→ **Exercise description**
Lay out the records starting at the line containing "How far from the photo's" and ending at the line containing "957 centimetres" as a two-column CSV with the headers record and answer, one row per record and each value in a single quoted field with line breaks replaced by spaces. Leave the pictures out.

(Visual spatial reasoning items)
** BEGIN **

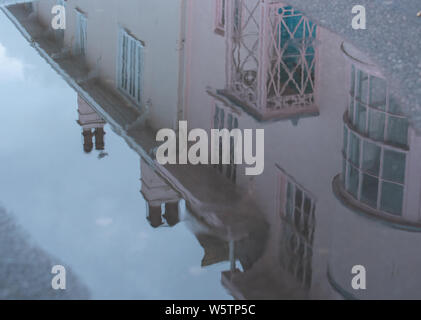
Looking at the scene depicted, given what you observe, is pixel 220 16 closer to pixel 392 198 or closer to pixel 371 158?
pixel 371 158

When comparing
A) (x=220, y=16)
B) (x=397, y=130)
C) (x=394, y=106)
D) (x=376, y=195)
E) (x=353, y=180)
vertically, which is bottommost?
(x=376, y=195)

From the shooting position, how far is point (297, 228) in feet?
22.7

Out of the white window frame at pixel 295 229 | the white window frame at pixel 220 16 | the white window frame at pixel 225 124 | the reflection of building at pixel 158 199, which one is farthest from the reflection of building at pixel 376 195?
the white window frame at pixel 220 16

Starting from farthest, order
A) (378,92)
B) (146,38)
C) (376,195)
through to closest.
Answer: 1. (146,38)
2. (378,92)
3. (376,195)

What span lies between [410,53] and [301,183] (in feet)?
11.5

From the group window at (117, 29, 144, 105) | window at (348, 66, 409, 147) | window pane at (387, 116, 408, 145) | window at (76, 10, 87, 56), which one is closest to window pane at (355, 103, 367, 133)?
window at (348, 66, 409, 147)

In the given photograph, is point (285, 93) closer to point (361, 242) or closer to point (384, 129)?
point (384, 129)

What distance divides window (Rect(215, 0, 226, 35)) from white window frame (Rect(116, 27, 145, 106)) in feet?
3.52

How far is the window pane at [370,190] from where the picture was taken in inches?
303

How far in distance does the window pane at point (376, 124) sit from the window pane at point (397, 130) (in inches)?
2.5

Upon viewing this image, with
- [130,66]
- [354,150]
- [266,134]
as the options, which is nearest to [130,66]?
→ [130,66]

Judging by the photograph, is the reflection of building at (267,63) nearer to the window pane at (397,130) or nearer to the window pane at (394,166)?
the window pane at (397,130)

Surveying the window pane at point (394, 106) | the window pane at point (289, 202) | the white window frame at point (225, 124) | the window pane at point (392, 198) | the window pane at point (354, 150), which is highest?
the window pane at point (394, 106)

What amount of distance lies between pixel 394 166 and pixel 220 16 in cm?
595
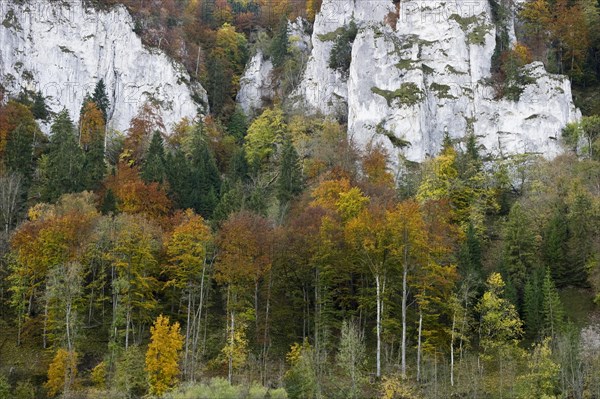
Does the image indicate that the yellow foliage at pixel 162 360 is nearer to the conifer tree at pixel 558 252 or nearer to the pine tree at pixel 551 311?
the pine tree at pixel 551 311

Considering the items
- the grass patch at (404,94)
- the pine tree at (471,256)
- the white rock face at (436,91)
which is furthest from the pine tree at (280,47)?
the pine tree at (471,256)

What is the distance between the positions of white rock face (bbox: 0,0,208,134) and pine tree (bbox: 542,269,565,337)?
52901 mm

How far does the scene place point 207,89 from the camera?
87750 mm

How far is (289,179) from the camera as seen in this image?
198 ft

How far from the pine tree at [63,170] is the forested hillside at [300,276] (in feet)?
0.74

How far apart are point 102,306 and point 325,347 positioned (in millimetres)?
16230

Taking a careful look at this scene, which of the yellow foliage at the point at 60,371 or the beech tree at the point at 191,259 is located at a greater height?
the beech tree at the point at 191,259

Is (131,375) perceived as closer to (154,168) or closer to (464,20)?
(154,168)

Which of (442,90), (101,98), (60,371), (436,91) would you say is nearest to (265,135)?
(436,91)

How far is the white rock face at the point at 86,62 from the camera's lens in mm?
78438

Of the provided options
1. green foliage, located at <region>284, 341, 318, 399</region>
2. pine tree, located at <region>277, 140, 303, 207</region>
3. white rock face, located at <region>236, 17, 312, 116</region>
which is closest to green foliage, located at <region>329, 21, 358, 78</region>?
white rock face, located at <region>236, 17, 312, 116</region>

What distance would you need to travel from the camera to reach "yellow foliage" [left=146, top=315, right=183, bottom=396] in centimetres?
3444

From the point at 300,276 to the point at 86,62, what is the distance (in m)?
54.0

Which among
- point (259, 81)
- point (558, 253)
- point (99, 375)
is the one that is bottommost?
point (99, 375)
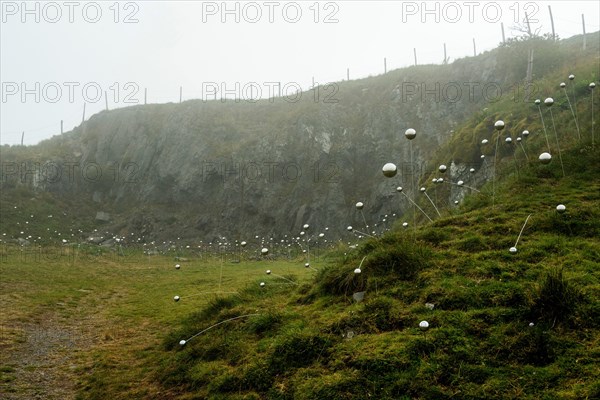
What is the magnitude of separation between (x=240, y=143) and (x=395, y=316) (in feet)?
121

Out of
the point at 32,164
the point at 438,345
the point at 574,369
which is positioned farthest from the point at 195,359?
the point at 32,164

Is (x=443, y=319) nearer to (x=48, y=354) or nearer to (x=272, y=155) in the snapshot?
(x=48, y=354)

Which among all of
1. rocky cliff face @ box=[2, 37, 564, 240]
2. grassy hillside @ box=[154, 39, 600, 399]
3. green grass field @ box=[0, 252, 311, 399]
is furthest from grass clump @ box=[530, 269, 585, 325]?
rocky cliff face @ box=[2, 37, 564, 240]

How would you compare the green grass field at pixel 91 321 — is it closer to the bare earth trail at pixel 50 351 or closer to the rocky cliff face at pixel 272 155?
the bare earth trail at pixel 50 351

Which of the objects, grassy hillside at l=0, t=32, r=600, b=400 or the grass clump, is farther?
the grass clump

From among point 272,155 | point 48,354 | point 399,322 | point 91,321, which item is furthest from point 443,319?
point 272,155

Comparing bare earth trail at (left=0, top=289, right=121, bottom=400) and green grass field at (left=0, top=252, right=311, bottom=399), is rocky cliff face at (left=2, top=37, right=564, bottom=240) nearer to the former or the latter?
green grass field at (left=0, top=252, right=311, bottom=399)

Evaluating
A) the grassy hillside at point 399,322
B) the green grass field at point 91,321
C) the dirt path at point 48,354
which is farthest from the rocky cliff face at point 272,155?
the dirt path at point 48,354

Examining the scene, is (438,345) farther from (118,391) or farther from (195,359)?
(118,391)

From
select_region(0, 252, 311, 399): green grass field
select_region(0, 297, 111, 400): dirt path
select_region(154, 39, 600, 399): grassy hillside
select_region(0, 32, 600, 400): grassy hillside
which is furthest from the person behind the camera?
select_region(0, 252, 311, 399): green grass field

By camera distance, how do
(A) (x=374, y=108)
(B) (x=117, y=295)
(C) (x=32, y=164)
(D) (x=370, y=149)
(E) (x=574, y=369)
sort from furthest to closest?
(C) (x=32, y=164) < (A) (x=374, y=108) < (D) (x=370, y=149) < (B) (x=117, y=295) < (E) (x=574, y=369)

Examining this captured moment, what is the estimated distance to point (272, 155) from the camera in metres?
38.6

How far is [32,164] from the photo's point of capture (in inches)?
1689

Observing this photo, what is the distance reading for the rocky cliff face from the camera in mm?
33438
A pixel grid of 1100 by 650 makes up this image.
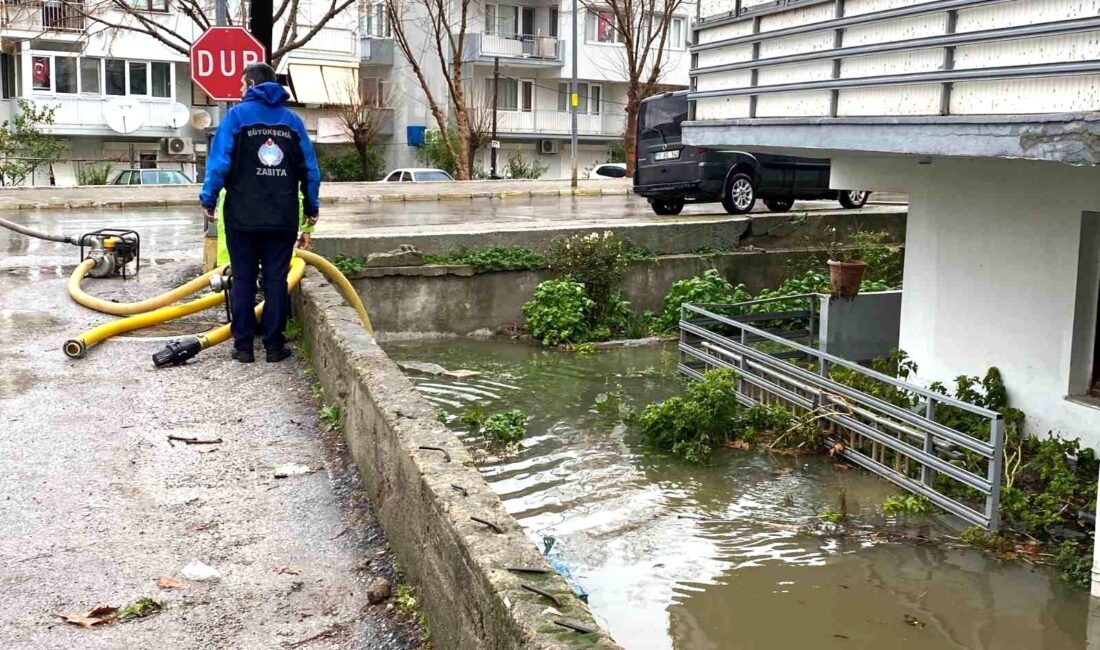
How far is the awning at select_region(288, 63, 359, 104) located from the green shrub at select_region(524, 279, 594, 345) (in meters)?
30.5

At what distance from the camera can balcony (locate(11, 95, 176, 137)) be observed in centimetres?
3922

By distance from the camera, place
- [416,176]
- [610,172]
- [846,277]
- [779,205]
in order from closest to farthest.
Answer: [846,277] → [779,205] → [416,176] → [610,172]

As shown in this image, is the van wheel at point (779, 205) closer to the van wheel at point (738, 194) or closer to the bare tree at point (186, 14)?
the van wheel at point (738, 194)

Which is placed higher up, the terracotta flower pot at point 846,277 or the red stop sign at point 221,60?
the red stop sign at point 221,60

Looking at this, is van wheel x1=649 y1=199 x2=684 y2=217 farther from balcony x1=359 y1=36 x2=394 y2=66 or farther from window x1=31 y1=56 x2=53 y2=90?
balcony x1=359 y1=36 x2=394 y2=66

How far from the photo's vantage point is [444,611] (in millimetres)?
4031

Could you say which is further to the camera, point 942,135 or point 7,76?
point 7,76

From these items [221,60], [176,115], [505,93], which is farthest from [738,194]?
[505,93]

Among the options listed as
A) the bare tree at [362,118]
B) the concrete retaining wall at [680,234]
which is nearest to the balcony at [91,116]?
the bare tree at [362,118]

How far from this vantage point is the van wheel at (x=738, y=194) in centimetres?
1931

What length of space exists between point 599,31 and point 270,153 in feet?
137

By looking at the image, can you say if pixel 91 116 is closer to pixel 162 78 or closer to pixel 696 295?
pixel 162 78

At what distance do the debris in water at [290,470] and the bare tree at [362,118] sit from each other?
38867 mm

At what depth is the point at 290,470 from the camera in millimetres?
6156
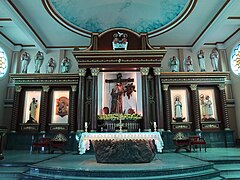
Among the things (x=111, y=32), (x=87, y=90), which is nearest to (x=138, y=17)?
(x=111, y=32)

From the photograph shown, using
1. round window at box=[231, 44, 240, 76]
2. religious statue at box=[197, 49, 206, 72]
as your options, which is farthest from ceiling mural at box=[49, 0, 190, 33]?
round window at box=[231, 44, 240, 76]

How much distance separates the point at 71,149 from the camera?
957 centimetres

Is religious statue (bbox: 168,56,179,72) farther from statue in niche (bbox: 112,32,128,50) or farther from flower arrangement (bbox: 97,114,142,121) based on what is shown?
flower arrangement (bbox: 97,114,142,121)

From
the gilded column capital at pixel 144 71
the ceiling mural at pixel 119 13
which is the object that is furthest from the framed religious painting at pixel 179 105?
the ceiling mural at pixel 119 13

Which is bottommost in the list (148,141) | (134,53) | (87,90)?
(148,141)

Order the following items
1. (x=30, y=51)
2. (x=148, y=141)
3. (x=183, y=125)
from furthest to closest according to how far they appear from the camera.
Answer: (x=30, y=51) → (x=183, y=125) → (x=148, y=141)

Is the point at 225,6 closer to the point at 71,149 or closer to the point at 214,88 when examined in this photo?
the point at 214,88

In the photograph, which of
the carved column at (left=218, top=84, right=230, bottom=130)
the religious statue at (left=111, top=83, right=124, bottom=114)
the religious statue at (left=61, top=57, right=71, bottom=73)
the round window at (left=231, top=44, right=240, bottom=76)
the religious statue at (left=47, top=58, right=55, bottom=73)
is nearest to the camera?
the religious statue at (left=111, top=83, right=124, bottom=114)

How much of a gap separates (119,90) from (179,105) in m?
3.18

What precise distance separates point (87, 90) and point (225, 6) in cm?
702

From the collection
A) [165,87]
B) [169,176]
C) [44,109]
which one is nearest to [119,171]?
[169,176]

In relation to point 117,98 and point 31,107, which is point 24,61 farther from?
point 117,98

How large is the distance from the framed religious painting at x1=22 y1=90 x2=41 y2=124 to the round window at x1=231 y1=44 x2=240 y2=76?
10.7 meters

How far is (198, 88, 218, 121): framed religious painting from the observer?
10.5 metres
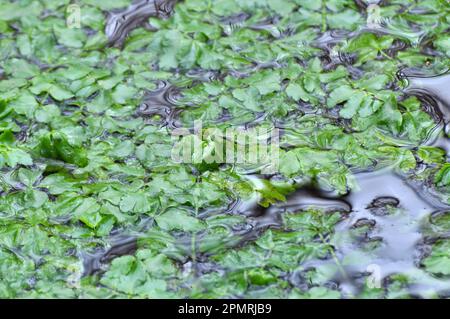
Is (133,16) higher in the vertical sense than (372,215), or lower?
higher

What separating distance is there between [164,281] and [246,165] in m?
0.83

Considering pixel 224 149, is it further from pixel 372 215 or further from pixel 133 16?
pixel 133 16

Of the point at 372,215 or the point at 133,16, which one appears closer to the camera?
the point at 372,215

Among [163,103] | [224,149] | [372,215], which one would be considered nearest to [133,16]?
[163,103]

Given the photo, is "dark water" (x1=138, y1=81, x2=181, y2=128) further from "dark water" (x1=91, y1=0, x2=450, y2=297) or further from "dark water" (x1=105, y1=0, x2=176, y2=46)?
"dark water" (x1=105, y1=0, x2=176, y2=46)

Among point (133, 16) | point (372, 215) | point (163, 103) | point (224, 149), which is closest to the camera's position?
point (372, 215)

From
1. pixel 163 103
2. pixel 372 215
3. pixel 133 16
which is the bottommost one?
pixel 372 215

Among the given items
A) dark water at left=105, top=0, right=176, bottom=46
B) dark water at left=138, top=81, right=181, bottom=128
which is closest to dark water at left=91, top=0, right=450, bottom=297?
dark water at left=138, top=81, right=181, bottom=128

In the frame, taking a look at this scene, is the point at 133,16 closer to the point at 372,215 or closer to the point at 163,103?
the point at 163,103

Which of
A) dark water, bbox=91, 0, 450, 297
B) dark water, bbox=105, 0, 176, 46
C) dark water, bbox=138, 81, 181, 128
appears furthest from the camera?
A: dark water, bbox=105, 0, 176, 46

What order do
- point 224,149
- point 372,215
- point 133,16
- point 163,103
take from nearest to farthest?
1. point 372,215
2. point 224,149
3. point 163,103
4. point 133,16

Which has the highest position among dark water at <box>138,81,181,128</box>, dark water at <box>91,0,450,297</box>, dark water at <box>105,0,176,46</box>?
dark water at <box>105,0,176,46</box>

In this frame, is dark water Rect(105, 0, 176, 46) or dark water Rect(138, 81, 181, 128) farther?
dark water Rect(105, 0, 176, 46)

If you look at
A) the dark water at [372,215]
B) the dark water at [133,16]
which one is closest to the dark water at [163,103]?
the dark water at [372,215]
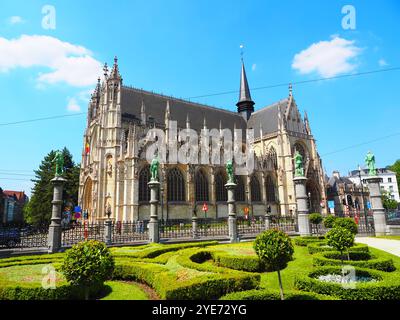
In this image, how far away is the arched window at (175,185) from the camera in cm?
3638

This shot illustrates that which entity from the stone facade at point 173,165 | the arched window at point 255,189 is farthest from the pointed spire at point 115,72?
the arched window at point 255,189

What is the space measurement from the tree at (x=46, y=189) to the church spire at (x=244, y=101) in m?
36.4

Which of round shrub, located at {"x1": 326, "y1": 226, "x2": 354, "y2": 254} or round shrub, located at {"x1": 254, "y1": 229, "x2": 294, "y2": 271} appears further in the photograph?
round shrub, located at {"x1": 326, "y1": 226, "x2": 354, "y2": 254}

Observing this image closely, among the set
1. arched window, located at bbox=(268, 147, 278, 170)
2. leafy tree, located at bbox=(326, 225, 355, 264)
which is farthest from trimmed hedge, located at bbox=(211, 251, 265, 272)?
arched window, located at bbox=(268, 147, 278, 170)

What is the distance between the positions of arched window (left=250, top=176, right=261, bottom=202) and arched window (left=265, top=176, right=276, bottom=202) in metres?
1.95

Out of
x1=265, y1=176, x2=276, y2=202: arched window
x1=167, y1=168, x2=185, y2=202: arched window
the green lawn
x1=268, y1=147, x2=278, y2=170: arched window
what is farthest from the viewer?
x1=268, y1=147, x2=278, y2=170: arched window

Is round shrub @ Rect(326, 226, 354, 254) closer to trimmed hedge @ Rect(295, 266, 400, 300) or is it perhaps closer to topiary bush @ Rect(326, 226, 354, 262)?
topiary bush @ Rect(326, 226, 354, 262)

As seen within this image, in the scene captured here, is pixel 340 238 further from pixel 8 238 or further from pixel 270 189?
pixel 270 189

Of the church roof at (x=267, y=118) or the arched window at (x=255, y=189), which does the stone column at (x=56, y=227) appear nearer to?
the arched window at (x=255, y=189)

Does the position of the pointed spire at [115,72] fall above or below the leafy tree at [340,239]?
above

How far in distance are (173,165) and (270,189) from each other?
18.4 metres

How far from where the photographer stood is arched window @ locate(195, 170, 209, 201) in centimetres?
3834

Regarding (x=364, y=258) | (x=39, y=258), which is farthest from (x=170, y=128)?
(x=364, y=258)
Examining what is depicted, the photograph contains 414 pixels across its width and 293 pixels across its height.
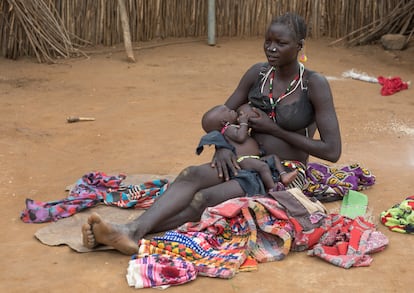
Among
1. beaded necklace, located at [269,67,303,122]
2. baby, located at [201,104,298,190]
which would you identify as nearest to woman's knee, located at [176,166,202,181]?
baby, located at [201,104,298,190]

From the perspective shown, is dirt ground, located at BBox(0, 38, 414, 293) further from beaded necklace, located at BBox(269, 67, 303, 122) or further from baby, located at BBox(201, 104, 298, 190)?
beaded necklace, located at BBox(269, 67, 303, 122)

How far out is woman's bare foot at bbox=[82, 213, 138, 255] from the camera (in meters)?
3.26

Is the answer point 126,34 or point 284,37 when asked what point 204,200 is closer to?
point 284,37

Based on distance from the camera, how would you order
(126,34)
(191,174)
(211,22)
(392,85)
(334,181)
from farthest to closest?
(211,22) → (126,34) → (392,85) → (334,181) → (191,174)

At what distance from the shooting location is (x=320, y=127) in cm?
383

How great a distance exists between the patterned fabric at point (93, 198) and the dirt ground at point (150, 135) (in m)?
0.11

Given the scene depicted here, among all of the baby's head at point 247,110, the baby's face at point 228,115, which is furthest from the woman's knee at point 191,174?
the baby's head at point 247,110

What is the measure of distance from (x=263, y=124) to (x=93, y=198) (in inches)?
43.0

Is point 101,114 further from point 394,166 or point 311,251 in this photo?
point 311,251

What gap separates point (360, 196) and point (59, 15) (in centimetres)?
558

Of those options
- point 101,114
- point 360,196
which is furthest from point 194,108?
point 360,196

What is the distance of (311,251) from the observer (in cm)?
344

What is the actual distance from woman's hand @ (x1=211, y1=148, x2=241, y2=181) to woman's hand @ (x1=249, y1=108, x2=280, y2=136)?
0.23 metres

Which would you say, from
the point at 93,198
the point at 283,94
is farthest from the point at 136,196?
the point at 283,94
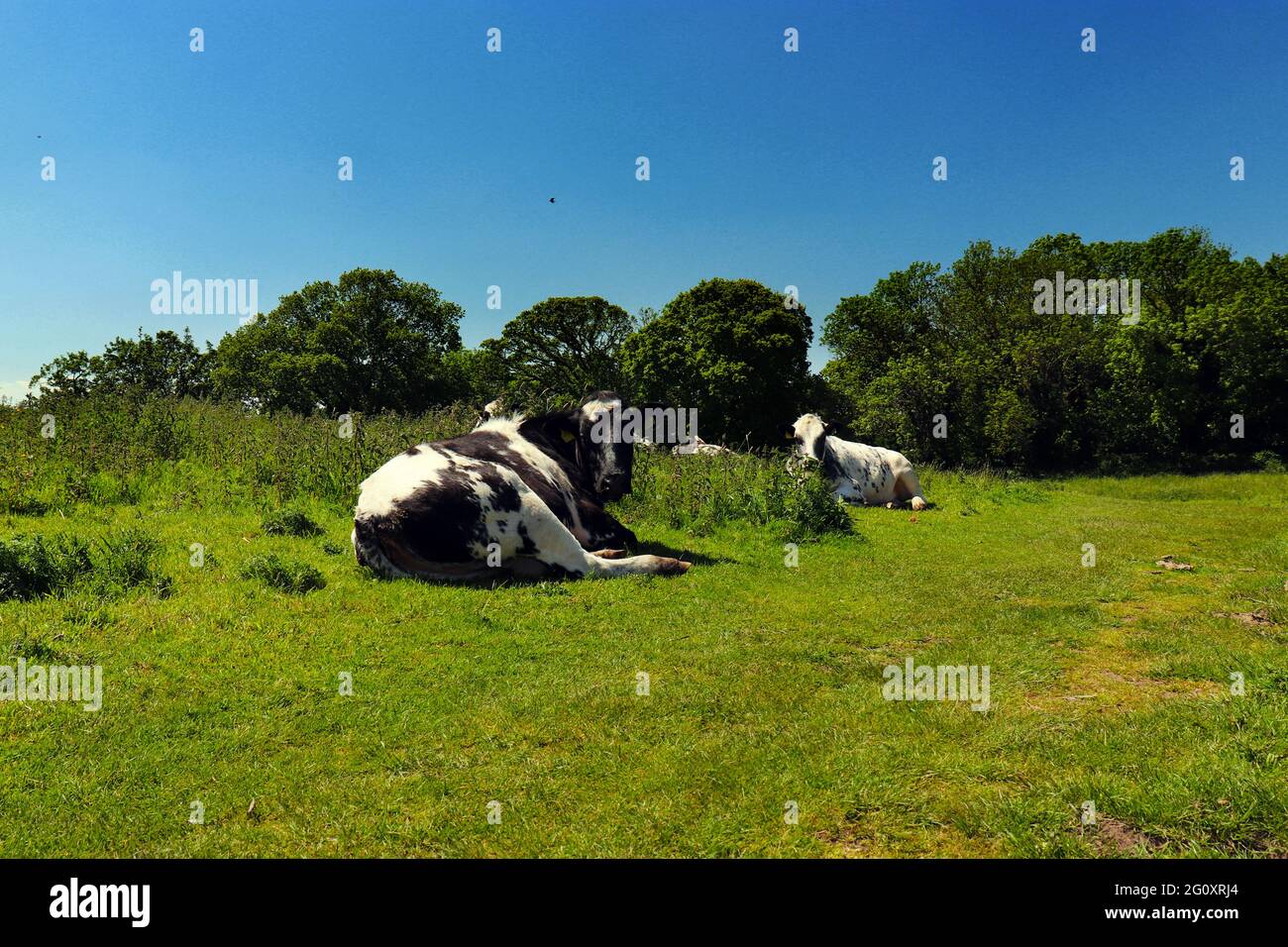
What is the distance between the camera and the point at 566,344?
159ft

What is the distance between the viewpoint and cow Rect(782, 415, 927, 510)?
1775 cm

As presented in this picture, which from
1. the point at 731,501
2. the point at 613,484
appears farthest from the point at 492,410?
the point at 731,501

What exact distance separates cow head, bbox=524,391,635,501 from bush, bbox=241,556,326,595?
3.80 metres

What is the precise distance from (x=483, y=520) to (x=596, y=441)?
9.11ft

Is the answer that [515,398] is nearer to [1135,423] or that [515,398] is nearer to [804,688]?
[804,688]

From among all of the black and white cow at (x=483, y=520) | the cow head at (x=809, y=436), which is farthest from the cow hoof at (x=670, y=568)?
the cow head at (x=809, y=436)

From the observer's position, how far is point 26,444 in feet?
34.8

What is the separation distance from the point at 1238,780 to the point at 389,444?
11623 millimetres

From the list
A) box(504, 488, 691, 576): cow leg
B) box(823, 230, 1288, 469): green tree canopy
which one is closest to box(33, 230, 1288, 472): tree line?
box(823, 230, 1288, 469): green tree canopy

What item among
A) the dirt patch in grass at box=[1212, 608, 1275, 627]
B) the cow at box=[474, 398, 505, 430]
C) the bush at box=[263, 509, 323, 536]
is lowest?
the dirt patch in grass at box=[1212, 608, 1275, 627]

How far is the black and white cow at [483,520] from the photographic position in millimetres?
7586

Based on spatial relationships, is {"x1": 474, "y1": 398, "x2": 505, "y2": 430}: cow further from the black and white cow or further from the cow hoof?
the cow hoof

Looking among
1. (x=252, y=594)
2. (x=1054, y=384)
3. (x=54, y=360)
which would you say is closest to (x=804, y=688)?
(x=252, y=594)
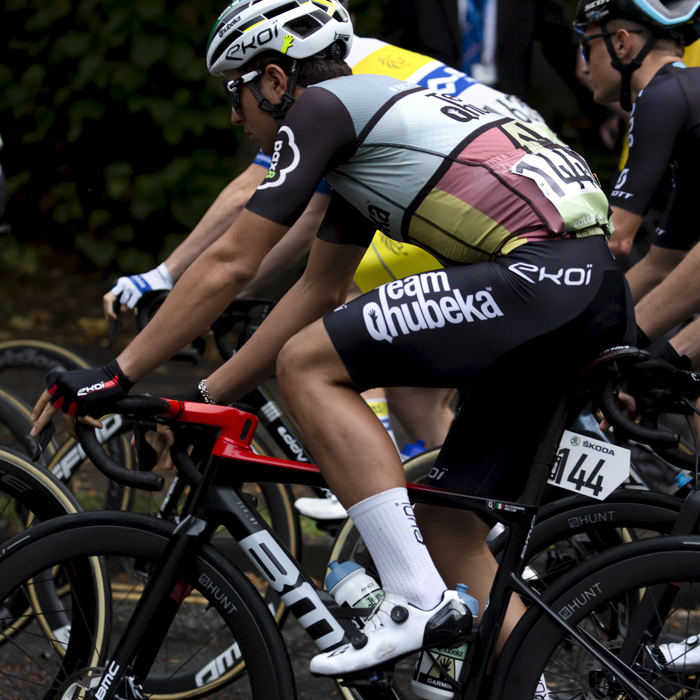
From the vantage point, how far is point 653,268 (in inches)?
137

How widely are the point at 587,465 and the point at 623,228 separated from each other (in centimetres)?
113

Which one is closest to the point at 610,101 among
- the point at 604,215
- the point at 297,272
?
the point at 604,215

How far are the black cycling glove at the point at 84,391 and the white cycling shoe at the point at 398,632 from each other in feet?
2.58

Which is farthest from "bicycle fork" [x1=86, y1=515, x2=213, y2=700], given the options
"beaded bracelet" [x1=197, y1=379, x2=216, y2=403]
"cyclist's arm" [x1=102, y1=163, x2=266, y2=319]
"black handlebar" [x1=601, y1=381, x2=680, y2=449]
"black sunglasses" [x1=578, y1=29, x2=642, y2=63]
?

** END **

→ **Task answer**
record,answer
"How far from the photo's vantage point is [444,611] (in millimetres)?","4031"
"Could you say which is further to the camera, point 942,135 or point 7,76?","point 7,76"
"From these items [221,60], [176,115], [505,93], which is farthest from [738,194]?","[505,93]"
"Among the options listed as A) the bare tree at [362,118] B) the concrete retaining wall at [680,234] which is nearest to the balcony at [91,116]?","the bare tree at [362,118]"
"How far from this vantage point is the van wheel at (x=738, y=194) in centimetres?","1931"
"What length of space exists between point 599,31 and point 270,153 in feet?","137"
"By looking at the image, can you say if pixel 91 116 is closer to pixel 162 78 or closer to pixel 696 295?","pixel 162 78"
"At what distance do the debris in water at [290,470] and the bare tree at [362,118] sit from each other?","38867 mm"
"At what depth is the point at 290,470 from the camera in millimetres?","6156"
"Among the things (x=111, y=32), (x=87, y=90), which is nearest to (x=138, y=17)?","(x=111, y=32)"
"From the photograph shown, using 1. round window at box=[231, 44, 240, 76] 2. religious statue at box=[197, 49, 206, 72] as your options, which is farthest from ceiling mural at box=[49, 0, 190, 33]?","round window at box=[231, 44, 240, 76]"
"How much distance separates the point at 71,149 from the camera?","957 centimetres"